Ø Guru: pasti jujur dan berakhlak mulia
Ø Laki-laki: selalu pake otak, kuat, tidak pernah (tidak boleh) menangis
Ø Perempuan: selalu pake perasaan, lemah, gampang meneteskan air mata
Ø Insinyur: pekerjaannya laki-laki
Ø Guru/pustakawati: pekerjaannya perempuan
Heyyy, memangnya kalian
tidak pernah ketemu barang Cina yang bagus, orang Cina yang hidup sederhana dan
murah hati, orang Muslim yang baik dan sangat berperikemanusiaan, cewek pirang
yang cantik dan pintarnya ekstrim, cewek menor yang hatinya bersih, laki-laki
yang menangis, perempuan yang berotot dan mandiri, insinyur perempuan, guru
laki-laki?????
Bicara tentang
stereotip, saya punya segudang cerita dari pengalaman sendiri. Dua hari lalu
saya berdiri di antrian donor darah di sekolah saya. Hampir semua partisipan
orang Jerman (ini saya nilai dari warna kulit mereka ya, entah mereka orang
rantauan dari Polandia…who knows…). Tiba
saat saya mau menunjukkan kartu identitas diri, saya sudah ditatap tidak
simpatik oleh si wanita penjaga stand yang kerjanya gesek-gesek kartu di mesin
aneh di depan batang hidungnya. Saya tanya, “Boleh tidak saya mendonor, jika
berat badan saya 46 kg?” “Tidak,” jawabnya culas tanpa ampun. Serius, saya
bukannya mematok nilai ramah tamah ala Nusantara ke beliau ini ya, tapi dia memang
ketus banget terhadap saya. Saya pun
angkat bahu dan balik ke kelas sebelum beberapa menit sempatkan diri baca “aturan
main” donor darah di Jerman. Karena ini kali pertama saya, saya buta dan gelap
tentang poin-poin yang harus ditaati. Saat baca, ada sebuah poin bilang, “Anda
tidak berhak mendonor darah jika dalam 6 bulan terakhir ini berada di Asia
Tenggara….dst dst dst”… Oh… saya paham. Dengan rating HIV/AIDS yang tinggi di tempat
saya, tidak heran jika tatapan waspada tadi dilemparkan cuma-cuma ke arah saya.

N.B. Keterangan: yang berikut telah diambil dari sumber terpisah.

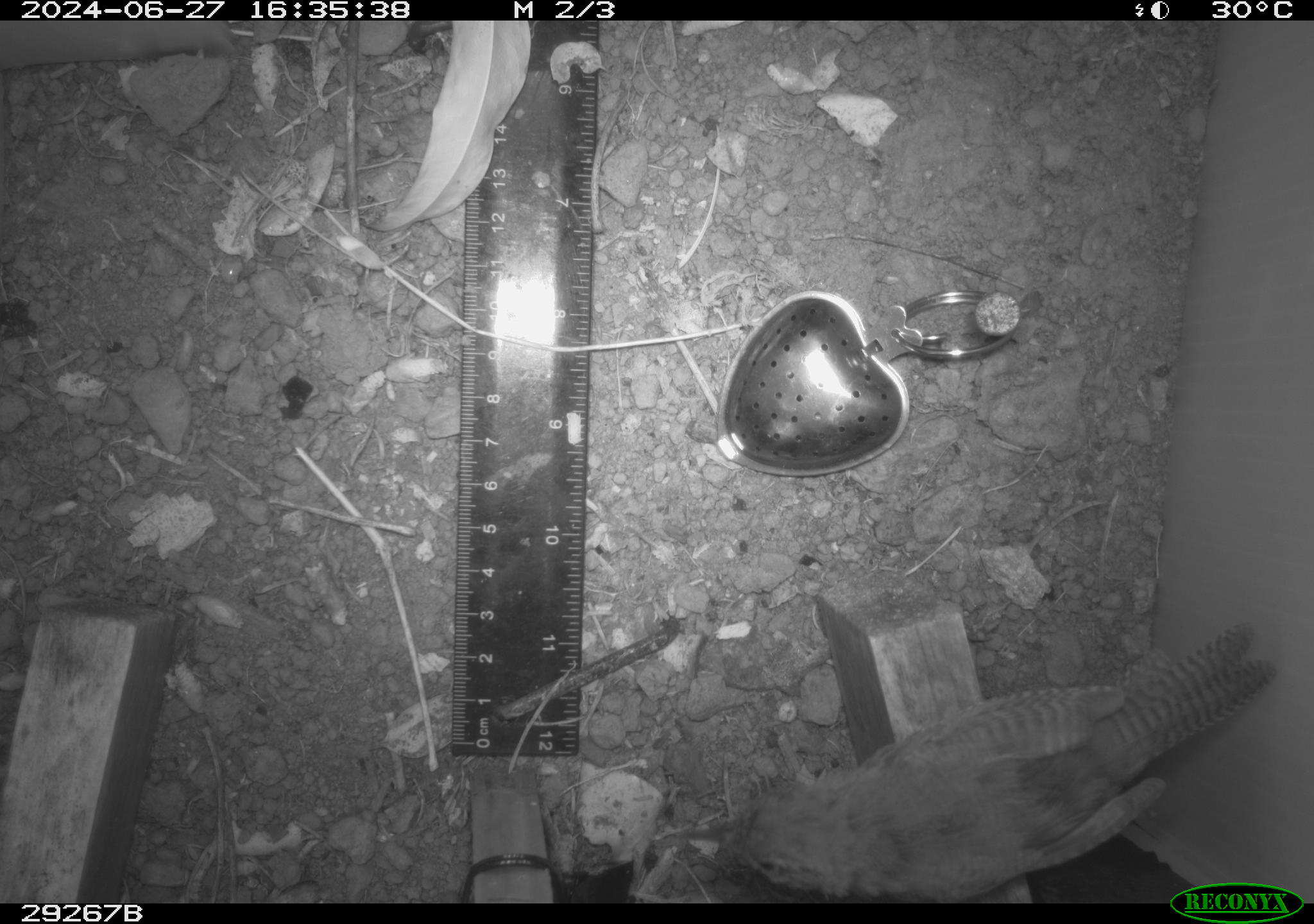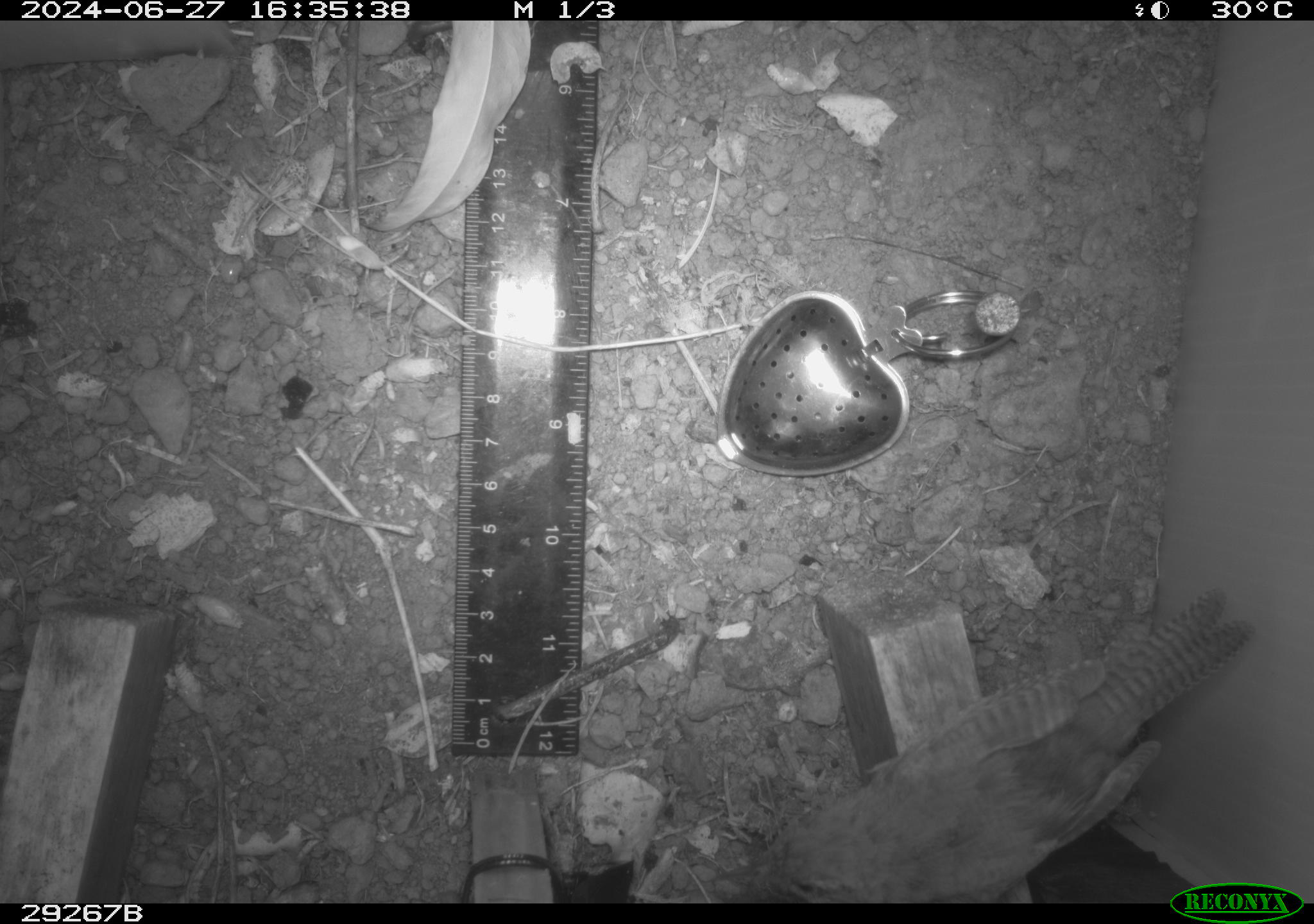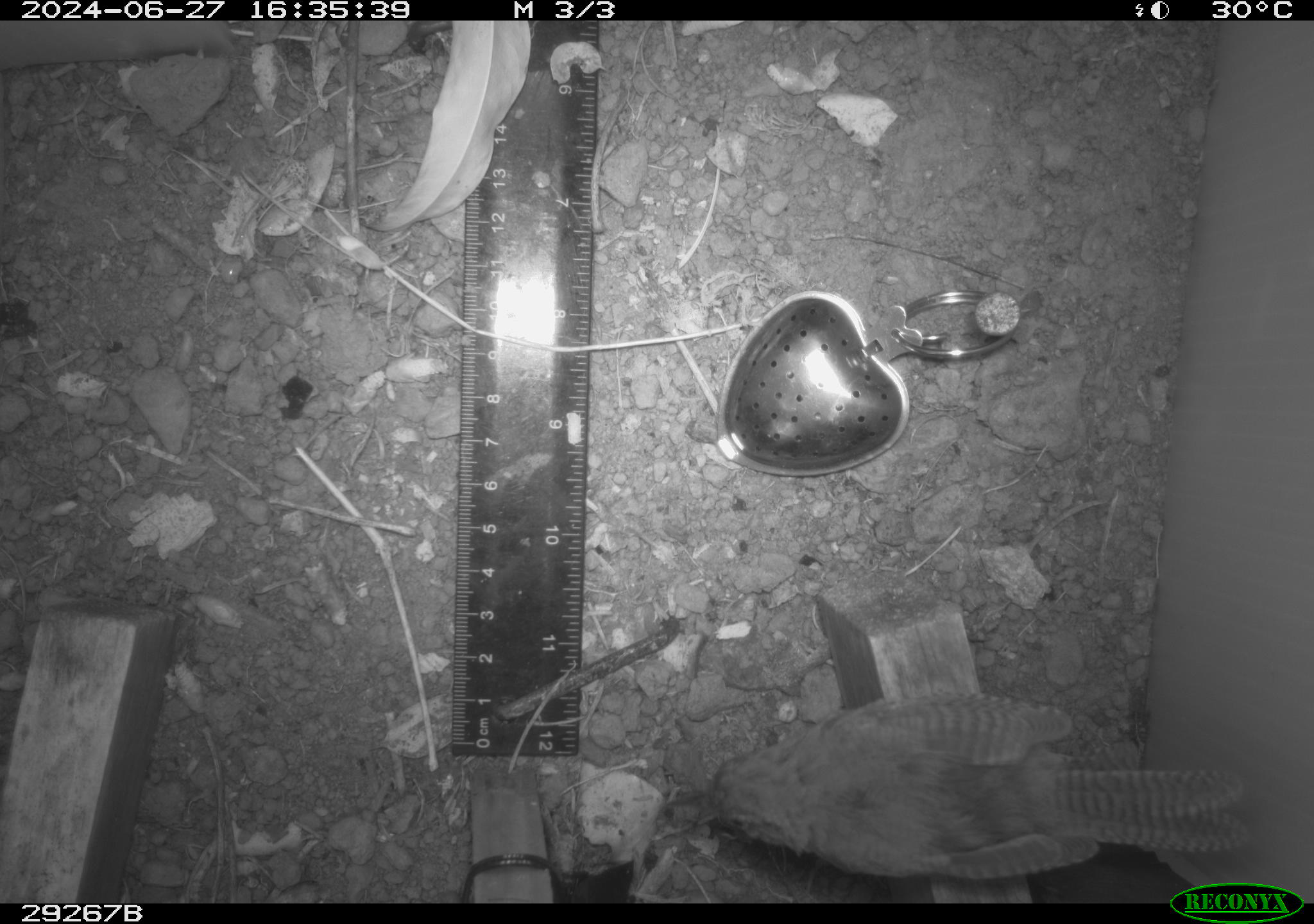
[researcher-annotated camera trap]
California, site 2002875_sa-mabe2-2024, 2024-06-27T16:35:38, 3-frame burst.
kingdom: Animalia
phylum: Chordata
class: Aves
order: Passeriformes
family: Troglodytidae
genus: Thryomanes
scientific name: Thryomanes bewickii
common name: bewick's wren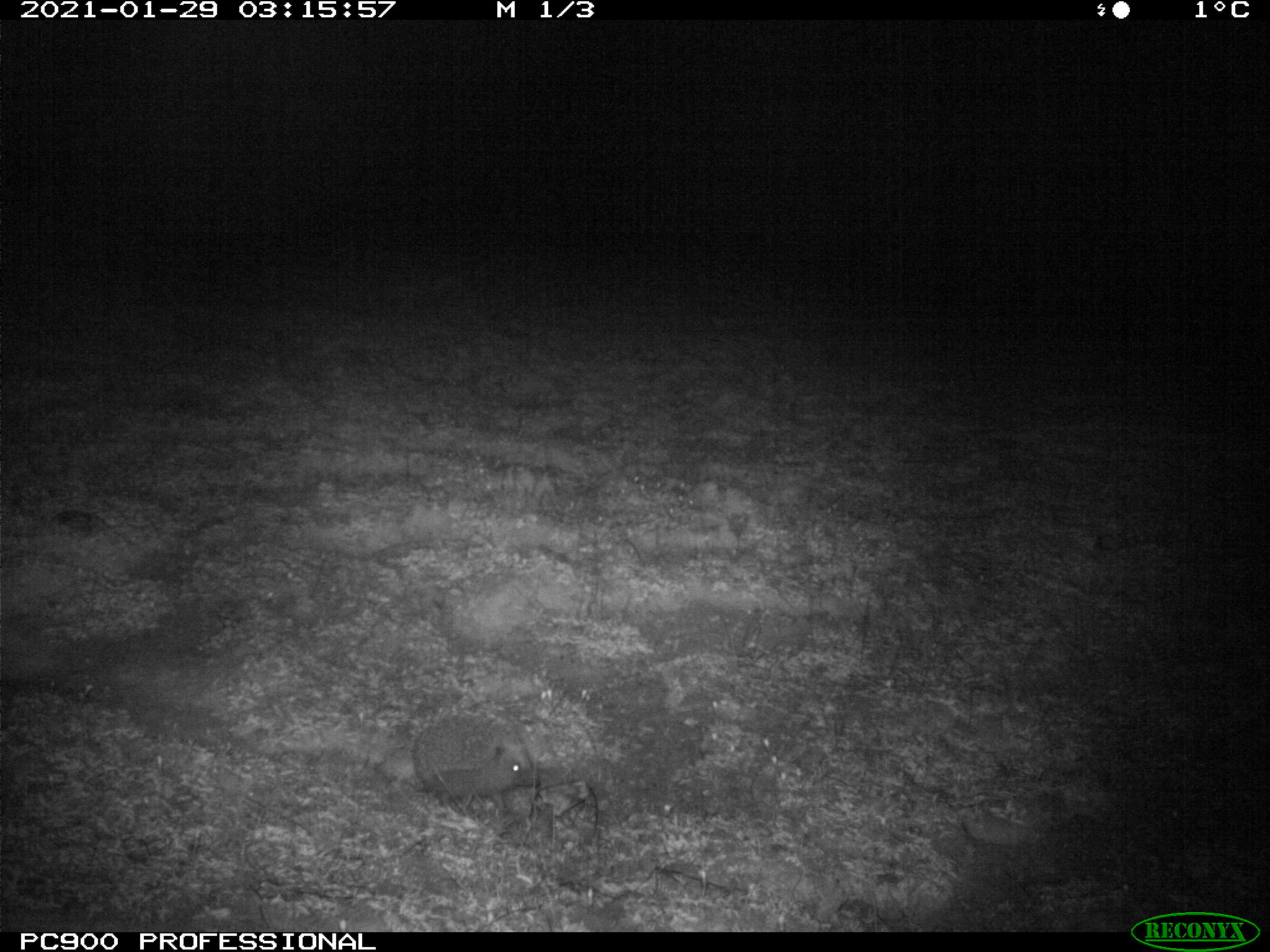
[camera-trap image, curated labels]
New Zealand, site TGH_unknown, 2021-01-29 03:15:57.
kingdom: Animalia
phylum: Chordata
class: Mammalia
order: Eulipotyphla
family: Erinaceidae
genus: Erinaceus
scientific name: Erinaceus europaeus europaeus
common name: european hedgehog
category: hedgehog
Hedgehog (european hedgehog) (Erinaceus europaeus europaeus).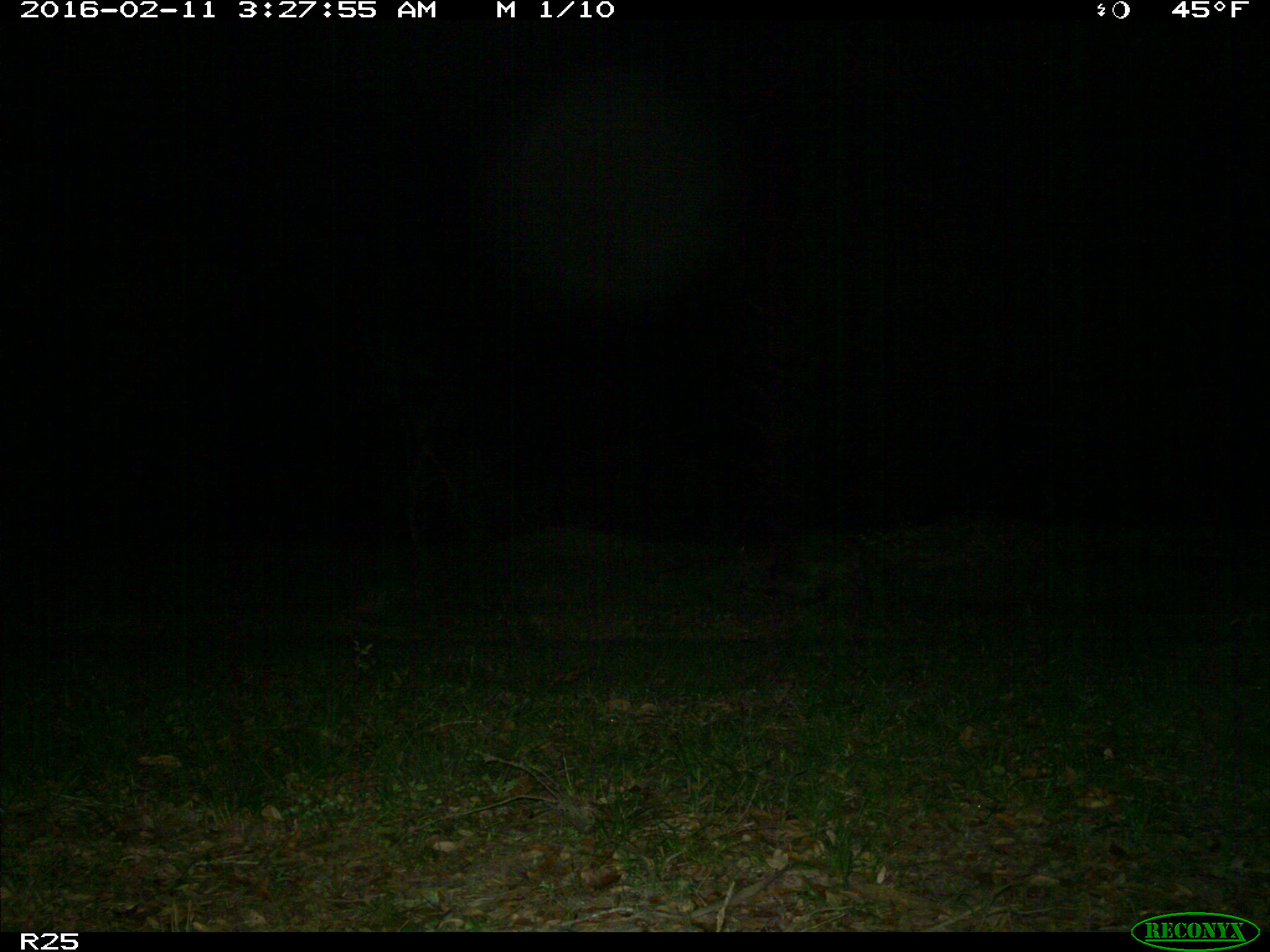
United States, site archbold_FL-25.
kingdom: Animalia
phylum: Chordata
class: Mammalia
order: Carnivora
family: Procyonidae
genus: Procyon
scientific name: Procyon lotor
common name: common raccoon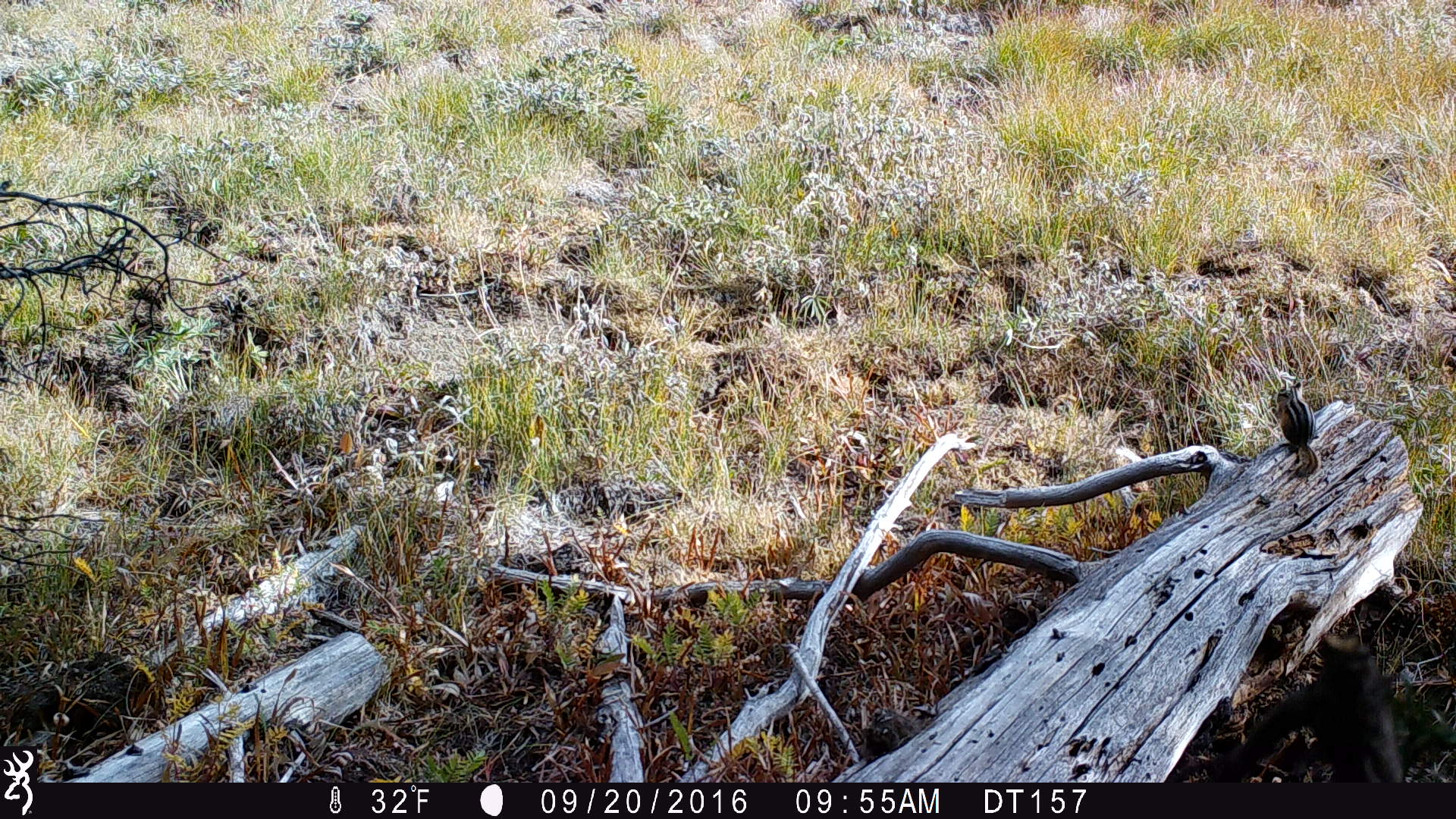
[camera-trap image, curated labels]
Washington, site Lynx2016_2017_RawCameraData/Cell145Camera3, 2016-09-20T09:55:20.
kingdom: Animalia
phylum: Chordata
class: Mammalia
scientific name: Mammalia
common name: small mammal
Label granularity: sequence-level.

Lagi-lagi stereotip! Siapa yang mau “pakai” darah Asia Tenggara saya?
Contoh yang saya
ceritakan di atas termasuk ke golongan stereotip yang negatif, jadi artinya ada
yang positif juga (contohnya orang latin pintar dansa). Stereotip yang negatif selalu
merugikan masyarakat yang bersangkutan, jika stereotip ini tentang
etnis/suku/kelompok masyarakat tertentu. Stereotip tidak kenal individualitas, bro. Stereotip sapu rata! Stereotip
sangat subjektif, kebenarannya bisa sampai nol persen!